DOCUMENT:
= = = =
Peggy gets stabby about good manners (S2)
Peggy Blumquist (Kirsten Dunst) is easily one of the most unhinged characters in a series full of them. Something that this particular scene highlighted with disturbing (and hilarious) clarity, as Peggy loses it over Dodd Gerhardt’s (Jeffrey Donovan) lack of manners. The solution? Forcing a kitchen knife into his chest until he learns to say thank you.
The long take massacre before the FBI (S1)
Featuring the perfectly casted Jordan Peele (Get Out) and Keegan-Michael Key (Keanu) as two shambolic FBI agents on a (soon to be failed) stakeout, this Fargo scene is one of the greatest the series ever achieved.
In one masterful long take, we see the two agents arguing about fast food before Malvo casually pulls out an automatic, walks into a building, and massacres everyone in it. The true genius of the scene? We follow it through sound with a sweeping camera guiding us from window to window as screams and gunshots flare out.
The recurring UFO visitations (S2)
In a truly wondrous set of magical realism sequences, UFOs show up in a number of scenes across various episodes of the second season. The third time is possibly the greatest due to the insane timing of the alien spacecraft arriving during a savage motel melee. Momentarily halting proceedings so everyone can gawp at the spaceships in awe, Peggy pulls husband Ed (Jesse Plemons) away, exclaiming, “It’s just a flying saucer, Ed! We gotta go!”
= = = =
TO BE DONE:
1. Please write out the stretch of the Fargo scenes text from "Featuring the perfectly" through "UFO visitations (S2)".
2. According to the Fargo scenes text, which actors play the two FBI agents on the stakeout?

EXCERPTED DATA:
= = = =
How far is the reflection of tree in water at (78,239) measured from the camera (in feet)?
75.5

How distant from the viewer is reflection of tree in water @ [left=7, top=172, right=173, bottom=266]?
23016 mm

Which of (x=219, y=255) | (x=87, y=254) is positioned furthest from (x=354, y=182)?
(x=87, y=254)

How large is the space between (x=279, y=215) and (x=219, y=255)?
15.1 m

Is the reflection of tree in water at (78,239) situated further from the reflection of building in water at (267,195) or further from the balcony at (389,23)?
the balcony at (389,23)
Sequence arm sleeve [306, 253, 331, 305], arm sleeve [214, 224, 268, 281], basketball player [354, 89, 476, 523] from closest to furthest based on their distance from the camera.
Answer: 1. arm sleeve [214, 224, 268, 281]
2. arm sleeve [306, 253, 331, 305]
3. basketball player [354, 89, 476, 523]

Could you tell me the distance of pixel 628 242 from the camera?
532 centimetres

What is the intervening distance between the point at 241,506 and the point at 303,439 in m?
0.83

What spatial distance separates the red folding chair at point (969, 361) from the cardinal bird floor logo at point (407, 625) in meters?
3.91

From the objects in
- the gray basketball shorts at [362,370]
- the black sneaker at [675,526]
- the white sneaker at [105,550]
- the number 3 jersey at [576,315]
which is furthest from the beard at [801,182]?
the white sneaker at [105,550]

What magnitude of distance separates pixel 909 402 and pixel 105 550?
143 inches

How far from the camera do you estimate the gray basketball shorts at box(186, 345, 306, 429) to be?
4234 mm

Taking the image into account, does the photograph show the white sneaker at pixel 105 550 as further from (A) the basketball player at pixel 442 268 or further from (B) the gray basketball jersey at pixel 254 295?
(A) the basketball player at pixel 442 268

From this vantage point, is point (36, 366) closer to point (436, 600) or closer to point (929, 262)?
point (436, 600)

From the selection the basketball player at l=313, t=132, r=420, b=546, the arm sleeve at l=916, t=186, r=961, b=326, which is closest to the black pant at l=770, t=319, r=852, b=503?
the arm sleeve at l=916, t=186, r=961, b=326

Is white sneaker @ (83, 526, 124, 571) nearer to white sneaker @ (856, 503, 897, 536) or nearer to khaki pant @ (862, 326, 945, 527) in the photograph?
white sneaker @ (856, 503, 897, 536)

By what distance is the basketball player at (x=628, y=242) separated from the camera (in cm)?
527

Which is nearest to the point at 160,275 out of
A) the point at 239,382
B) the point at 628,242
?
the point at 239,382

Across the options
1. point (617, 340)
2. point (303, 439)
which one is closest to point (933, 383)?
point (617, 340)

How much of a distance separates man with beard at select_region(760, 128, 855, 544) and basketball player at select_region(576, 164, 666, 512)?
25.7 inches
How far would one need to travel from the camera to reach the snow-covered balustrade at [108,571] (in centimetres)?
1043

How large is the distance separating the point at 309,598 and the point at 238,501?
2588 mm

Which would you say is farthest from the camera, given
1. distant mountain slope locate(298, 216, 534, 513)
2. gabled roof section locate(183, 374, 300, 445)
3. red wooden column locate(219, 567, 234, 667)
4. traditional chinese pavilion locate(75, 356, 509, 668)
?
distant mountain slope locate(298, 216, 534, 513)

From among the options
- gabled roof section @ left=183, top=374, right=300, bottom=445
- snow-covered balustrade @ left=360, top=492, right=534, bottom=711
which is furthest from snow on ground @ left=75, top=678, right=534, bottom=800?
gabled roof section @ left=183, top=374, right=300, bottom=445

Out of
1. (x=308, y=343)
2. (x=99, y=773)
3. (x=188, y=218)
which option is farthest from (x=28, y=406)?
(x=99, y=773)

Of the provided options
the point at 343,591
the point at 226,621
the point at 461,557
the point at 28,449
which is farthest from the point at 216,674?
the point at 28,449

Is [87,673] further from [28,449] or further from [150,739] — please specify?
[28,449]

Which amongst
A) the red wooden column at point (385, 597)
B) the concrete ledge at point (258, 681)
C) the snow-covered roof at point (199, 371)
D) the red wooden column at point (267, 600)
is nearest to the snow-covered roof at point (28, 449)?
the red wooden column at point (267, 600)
= = = =
PER-TASK OUTPUTS:
1.
Featuring the perfectly casted Jordan Peele (Get Out) and Keegan-Michael Key (Keanu) as two shambolic FBI agents on a (soon to be failed) stakeout, this Fargo scene is one of the greatest the series ever achieved.
In one masterful long take, we see the two agents arguing about fast food before Malvo casually pulls out an automatic, walks into a building, and massacres everyone in it. The true genius of the scene? We follow it through sound with a sweeping camera guiding us from window to window as screams and gunshots flare out.
The recurring UFO visitations (S2)

2. Jordan Peele and Keegan-Michael Key